Auf der Gegenseite, bei der Union, lecken am Tag danach manche noch ihre Wunden. Einen „gewaltigen Vertrauensbruch“ nennt es Fraktionsvize Michael Kretschmer, wie die FDP an der Seite von Roten und Grünen den Präsidentschaftskandidaten Joachim Gauck gegen die Kanzlerin durchgeboxt habe.

Eine Verletzung von „Koa­litionsverpflichtungen“, die „nur sehr schwer zu verstehen“ sei und gewiss noch ein Nachspiel haben werde, ­beklagt der CDU-Senior Bernhard Vogel. Während sich der Innenpolitiker Wolfgang Bosbach in düster raunenden Andeutungen ergeht: „Man sieht sich im Leben immer zweimal“, warnt er die Liberalen.

Ein schwarz-gelber Stresstest, keine Frage. Die unverhüllte Drohung hat an diesem Sonntagnachmittag im Raum gestanden, dass die FDP notfalls ­gemeinsam mit Roten und Grünen in der Bundesversammlung für Gauck und ­damit gegen den Koalitionspartner stimmen werde. Andererseits glaubten die Liberalen bis zuletzt fürchten zu müssen, die Union könnte sich über ihre Köpfe hinweg mit der ­Opposition verständigen.

Zum Beispiel auf Klaus ­Töpfer, den einstigen Direktor des UN-Umweltprogramms.
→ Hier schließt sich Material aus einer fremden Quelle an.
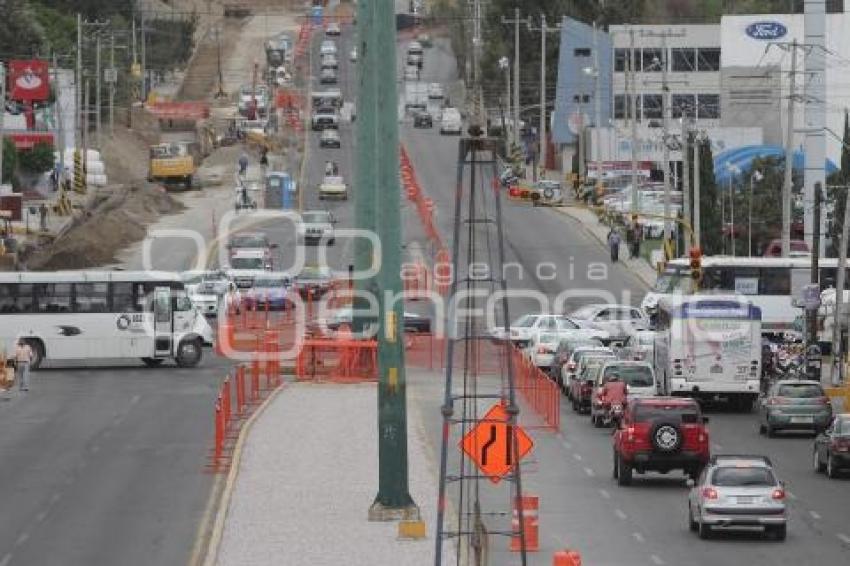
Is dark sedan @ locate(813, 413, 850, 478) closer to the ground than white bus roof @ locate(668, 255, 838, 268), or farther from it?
closer to the ground

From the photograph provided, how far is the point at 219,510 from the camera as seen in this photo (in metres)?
37.4

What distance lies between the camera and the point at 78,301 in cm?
6638

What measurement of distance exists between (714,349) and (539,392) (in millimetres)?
4546

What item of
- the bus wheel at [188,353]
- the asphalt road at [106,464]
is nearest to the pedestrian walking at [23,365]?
the asphalt road at [106,464]

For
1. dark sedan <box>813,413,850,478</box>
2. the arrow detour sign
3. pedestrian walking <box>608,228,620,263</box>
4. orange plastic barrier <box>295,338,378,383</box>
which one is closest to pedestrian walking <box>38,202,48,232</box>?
pedestrian walking <box>608,228,620,263</box>

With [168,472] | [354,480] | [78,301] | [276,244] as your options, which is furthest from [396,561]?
[276,244]

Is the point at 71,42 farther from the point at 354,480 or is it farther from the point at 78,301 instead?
the point at 354,480

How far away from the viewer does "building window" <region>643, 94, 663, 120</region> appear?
6073 inches

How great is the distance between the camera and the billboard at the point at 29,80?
11488 centimetres

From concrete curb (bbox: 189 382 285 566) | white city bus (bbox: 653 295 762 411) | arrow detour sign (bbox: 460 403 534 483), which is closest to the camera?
arrow detour sign (bbox: 460 403 534 483)

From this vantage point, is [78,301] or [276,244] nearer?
[78,301]

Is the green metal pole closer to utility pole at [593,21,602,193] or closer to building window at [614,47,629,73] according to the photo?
utility pole at [593,21,602,193]

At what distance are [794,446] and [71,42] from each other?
11747cm

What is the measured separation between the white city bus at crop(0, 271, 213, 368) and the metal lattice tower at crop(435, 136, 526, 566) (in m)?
8.40
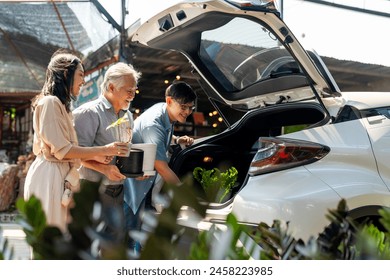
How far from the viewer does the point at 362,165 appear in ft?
7.59

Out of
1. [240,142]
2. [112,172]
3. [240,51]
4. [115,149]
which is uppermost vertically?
[240,51]

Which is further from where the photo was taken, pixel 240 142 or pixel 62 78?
pixel 240 142

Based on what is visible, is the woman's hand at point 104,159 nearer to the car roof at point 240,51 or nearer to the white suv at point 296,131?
the white suv at point 296,131

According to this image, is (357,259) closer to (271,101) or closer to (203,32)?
(203,32)

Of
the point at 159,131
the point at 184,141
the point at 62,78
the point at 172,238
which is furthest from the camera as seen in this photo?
the point at 184,141

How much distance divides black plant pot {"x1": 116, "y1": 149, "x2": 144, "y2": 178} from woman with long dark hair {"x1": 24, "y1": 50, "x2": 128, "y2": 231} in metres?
0.08

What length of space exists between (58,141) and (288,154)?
1024mm

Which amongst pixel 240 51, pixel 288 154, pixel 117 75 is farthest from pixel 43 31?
pixel 288 154

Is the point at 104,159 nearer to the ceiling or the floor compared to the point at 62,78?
nearer to the floor

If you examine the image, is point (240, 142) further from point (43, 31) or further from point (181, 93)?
point (43, 31)

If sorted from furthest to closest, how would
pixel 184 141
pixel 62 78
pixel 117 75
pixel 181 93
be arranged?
pixel 184 141, pixel 181 93, pixel 117 75, pixel 62 78

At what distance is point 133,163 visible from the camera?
230 cm

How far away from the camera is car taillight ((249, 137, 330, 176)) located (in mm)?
2309

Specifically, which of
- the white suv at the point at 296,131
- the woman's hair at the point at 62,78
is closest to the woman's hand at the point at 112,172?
the woman's hair at the point at 62,78
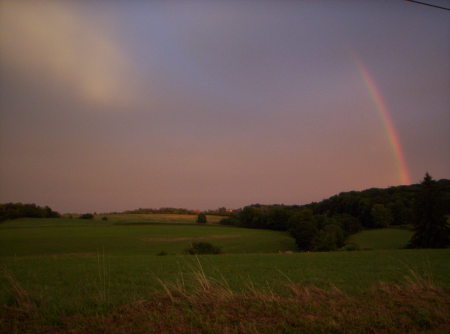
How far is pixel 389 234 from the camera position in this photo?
6094cm

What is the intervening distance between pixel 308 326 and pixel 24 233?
2560 inches

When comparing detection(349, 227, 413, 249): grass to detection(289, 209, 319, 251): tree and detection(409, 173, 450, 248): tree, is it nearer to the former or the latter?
detection(409, 173, 450, 248): tree

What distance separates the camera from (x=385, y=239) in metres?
56.0

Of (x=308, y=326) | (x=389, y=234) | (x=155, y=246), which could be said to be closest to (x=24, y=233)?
(x=155, y=246)

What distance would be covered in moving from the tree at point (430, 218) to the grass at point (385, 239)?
5.08 m

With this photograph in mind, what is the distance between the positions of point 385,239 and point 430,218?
1435 centimetres

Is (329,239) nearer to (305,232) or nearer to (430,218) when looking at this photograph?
(305,232)

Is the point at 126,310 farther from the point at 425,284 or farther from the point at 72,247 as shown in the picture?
the point at 72,247

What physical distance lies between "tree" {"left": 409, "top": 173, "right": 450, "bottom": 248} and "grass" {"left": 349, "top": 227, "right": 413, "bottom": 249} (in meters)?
5.08

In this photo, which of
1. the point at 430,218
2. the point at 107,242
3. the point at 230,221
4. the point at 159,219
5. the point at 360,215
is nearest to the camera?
the point at 430,218

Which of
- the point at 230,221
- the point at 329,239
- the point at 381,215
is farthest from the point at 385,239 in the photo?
the point at 230,221

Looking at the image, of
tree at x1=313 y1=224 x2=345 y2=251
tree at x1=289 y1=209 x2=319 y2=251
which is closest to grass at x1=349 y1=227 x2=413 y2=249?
tree at x1=313 y1=224 x2=345 y2=251

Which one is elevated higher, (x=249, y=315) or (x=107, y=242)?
(x=249, y=315)

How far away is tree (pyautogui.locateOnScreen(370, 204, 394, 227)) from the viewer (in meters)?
70.3
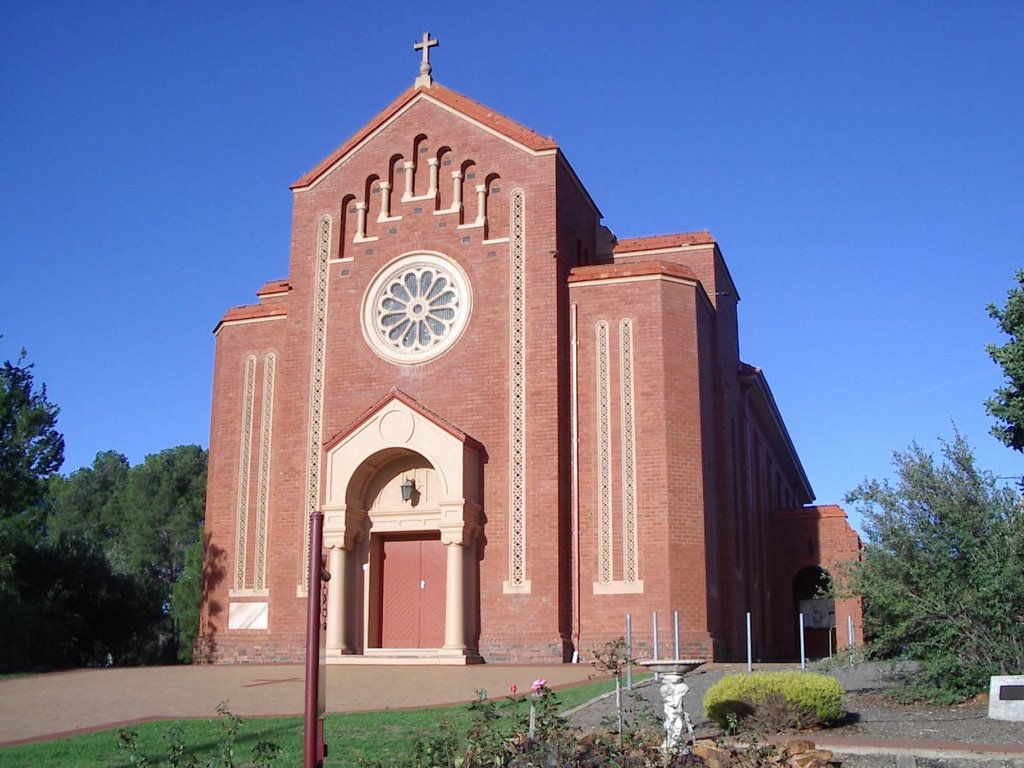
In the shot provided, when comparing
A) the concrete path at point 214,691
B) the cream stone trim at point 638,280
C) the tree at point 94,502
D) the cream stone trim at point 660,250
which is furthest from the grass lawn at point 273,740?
the tree at point 94,502

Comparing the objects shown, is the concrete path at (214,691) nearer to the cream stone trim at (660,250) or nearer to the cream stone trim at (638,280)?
the cream stone trim at (638,280)

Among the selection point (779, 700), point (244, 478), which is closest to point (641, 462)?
point (244, 478)

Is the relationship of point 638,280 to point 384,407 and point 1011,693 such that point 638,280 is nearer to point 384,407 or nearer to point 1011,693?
point 384,407

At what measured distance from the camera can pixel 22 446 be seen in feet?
106

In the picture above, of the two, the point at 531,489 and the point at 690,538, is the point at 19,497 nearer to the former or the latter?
the point at 531,489

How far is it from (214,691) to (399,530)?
899 cm

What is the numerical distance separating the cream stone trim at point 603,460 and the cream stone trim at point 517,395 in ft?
5.85

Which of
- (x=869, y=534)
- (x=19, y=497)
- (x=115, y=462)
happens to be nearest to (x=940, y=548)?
(x=869, y=534)

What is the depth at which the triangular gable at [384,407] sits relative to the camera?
1079 inches

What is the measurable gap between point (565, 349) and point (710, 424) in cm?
453

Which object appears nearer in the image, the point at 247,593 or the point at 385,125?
the point at 247,593

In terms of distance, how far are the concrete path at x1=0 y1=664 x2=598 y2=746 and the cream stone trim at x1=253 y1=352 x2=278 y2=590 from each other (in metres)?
3.90

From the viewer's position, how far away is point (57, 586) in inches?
1390

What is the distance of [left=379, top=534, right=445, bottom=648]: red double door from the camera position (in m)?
27.8
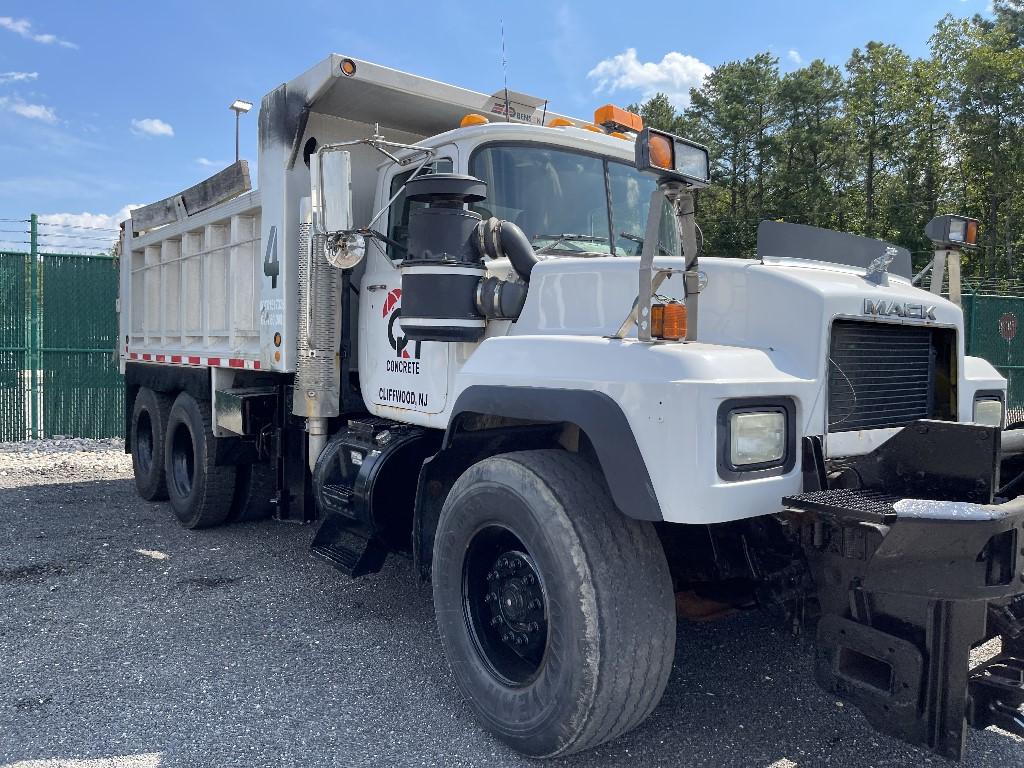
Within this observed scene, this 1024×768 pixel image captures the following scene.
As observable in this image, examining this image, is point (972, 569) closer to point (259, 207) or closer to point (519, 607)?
point (519, 607)

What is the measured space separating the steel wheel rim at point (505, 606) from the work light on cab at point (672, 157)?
4.60 feet

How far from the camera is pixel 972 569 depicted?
2.28 m

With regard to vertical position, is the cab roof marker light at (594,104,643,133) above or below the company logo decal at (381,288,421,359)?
above

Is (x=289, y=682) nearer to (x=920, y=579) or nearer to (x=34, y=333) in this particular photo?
(x=920, y=579)

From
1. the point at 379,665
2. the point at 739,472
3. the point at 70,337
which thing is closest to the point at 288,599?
the point at 379,665

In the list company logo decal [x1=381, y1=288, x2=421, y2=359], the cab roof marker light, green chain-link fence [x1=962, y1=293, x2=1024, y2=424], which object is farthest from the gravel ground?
green chain-link fence [x1=962, y1=293, x2=1024, y2=424]

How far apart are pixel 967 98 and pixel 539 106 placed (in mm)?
31462

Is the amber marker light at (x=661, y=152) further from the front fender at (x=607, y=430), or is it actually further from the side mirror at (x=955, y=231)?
the side mirror at (x=955, y=231)

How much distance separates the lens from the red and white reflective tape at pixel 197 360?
5.73 metres

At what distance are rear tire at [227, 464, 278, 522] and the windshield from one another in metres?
3.48

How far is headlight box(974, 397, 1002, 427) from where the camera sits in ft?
12.2

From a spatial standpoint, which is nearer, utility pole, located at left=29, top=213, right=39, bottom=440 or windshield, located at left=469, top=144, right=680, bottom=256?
windshield, located at left=469, top=144, right=680, bottom=256

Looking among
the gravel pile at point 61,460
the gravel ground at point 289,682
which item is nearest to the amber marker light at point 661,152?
the gravel ground at point 289,682

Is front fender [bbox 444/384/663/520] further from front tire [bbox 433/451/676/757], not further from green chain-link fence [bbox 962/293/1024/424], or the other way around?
green chain-link fence [bbox 962/293/1024/424]
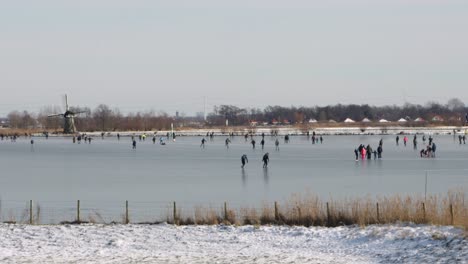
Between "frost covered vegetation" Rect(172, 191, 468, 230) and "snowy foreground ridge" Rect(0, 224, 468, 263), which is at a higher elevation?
"frost covered vegetation" Rect(172, 191, 468, 230)

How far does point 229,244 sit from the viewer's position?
13.4 m

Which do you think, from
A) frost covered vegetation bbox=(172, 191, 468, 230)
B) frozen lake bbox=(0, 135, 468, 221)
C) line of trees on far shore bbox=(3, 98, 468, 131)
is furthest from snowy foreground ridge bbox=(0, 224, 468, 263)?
line of trees on far shore bbox=(3, 98, 468, 131)

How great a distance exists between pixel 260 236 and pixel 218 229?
111 centimetres

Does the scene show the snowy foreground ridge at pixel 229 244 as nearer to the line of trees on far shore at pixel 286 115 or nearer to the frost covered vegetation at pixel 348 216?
the frost covered vegetation at pixel 348 216

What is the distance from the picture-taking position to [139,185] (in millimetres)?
24703

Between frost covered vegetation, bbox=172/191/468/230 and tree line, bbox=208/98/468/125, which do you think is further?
tree line, bbox=208/98/468/125

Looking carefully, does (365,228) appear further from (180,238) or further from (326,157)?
(326,157)

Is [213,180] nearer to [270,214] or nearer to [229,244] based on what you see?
[270,214]

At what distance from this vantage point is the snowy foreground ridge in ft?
39.2

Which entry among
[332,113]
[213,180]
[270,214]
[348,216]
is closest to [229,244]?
[270,214]

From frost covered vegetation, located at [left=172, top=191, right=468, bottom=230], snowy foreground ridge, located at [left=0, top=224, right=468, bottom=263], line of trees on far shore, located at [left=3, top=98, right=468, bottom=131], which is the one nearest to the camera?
snowy foreground ridge, located at [left=0, top=224, right=468, bottom=263]

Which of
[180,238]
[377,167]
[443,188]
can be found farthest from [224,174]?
[180,238]

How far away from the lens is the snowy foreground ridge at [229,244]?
11.9m

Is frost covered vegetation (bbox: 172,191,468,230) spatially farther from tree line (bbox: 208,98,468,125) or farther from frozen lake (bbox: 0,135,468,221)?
tree line (bbox: 208,98,468,125)
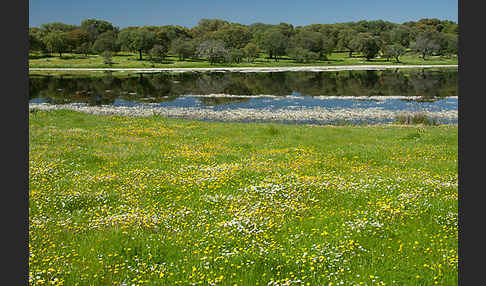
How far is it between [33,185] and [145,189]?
499cm

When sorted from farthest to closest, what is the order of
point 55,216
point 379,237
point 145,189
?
point 145,189, point 55,216, point 379,237

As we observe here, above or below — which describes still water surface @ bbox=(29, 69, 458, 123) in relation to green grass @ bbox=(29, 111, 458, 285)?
above

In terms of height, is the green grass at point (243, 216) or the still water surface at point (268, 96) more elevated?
the still water surface at point (268, 96)

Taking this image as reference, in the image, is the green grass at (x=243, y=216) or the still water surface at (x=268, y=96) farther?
the still water surface at (x=268, y=96)

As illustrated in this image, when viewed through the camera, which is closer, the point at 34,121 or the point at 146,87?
the point at 34,121

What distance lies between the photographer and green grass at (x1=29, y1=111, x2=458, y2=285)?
30.7ft

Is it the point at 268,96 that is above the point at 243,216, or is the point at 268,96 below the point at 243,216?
above

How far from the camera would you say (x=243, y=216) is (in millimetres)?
12445

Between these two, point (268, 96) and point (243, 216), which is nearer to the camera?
point (243, 216)

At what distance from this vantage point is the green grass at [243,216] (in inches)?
368

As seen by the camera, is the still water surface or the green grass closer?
the green grass

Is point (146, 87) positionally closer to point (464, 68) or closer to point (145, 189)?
point (145, 189)

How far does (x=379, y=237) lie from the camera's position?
1074 centimetres

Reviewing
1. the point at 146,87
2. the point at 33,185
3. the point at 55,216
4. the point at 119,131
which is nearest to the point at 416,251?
the point at 55,216
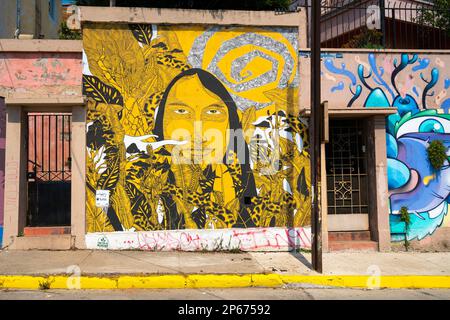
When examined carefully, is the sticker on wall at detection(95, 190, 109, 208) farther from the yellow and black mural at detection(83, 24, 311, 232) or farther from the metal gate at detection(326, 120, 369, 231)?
the metal gate at detection(326, 120, 369, 231)

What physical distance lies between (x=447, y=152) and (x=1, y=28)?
12.5 meters

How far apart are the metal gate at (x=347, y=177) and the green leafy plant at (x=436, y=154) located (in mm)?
1409

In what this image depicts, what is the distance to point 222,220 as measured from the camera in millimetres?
9656

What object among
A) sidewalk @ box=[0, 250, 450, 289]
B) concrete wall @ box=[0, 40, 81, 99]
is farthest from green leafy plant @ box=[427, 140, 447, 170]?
concrete wall @ box=[0, 40, 81, 99]

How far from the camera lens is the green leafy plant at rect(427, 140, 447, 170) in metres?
10.1

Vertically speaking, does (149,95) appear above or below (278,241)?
above

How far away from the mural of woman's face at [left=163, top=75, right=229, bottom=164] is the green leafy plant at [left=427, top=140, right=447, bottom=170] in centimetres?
455

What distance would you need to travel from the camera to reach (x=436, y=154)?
33.3 ft

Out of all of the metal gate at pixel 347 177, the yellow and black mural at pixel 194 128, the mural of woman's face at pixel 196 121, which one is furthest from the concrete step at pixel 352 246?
the mural of woman's face at pixel 196 121

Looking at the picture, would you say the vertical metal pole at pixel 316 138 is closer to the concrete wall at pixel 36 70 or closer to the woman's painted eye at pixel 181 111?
the woman's painted eye at pixel 181 111

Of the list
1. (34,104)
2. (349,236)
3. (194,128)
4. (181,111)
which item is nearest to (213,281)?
(194,128)

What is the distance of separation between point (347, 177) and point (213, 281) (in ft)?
15.0
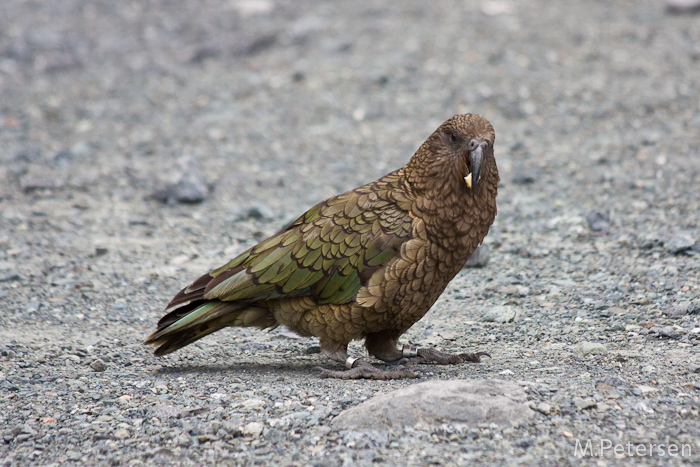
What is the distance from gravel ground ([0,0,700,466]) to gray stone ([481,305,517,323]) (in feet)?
0.10

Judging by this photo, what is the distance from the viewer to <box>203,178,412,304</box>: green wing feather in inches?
202

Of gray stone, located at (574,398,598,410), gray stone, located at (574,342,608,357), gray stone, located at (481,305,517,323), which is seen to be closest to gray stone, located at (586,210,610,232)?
gray stone, located at (481,305,517,323)

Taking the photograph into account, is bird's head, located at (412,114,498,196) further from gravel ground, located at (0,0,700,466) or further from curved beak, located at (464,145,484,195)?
gravel ground, located at (0,0,700,466)

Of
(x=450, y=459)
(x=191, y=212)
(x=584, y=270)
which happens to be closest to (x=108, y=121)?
(x=191, y=212)

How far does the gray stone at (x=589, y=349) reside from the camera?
5.30 metres

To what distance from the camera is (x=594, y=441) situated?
3.89 m

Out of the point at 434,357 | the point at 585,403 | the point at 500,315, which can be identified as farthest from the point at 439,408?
the point at 500,315

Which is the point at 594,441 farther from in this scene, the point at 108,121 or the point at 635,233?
the point at 108,121

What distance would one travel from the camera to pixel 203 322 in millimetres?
5484

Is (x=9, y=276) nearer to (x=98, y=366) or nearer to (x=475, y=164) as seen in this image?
(x=98, y=366)

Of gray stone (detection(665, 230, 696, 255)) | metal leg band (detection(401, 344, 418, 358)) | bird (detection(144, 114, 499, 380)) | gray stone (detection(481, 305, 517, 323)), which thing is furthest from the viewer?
gray stone (detection(665, 230, 696, 255))

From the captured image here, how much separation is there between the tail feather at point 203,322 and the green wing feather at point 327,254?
118 mm

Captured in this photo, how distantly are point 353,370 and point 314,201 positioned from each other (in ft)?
14.4

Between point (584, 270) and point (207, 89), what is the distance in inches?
310
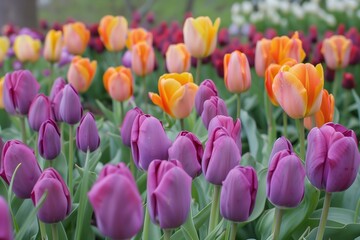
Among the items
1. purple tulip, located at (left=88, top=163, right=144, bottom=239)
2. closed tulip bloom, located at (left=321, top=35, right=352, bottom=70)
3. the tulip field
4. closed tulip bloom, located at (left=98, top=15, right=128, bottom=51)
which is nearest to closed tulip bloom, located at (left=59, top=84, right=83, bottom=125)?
the tulip field

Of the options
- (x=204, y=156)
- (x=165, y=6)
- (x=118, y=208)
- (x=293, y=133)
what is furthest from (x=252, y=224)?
(x=165, y=6)

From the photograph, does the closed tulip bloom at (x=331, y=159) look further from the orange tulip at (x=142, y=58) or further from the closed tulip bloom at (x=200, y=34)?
the orange tulip at (x=142, y=58)

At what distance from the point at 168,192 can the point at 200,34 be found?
4.01 ft

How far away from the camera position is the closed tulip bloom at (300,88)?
1.43 meters

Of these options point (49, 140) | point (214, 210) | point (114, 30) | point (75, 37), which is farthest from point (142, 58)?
point (214, 210)

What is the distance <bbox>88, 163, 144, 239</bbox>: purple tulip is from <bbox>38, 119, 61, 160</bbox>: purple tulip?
58 centimetres

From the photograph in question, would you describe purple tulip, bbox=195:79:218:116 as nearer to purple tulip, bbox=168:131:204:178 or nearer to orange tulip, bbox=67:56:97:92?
purple tulip, bbox=168:131:204:178

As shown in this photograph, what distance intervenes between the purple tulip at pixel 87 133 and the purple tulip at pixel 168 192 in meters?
0.51

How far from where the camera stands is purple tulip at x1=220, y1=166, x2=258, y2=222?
3.59 feet

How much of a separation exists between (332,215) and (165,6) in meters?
10.9

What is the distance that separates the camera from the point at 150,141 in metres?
1.21

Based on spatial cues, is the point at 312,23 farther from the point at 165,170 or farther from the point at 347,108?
the point at 165,170

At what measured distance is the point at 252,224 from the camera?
1691 mm

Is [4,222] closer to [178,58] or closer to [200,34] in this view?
[200,34]
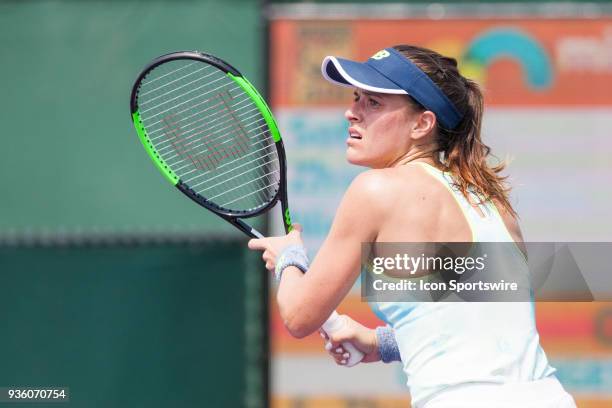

Der dem Wirtschaftsminister Philipp Rösler kürzlich Saum­seligkeit bei der Energiewende vorgeworfen und sich spätestens damit in der FDP unmöglich gemacht hat. Oder Altbischof Wolfgang Huber, einen Sozialprotestanten mit Vorlieben für Mindestlohn, höhere Steuern und alles, was Libe­ralen sonst noch ein Gräuel ist.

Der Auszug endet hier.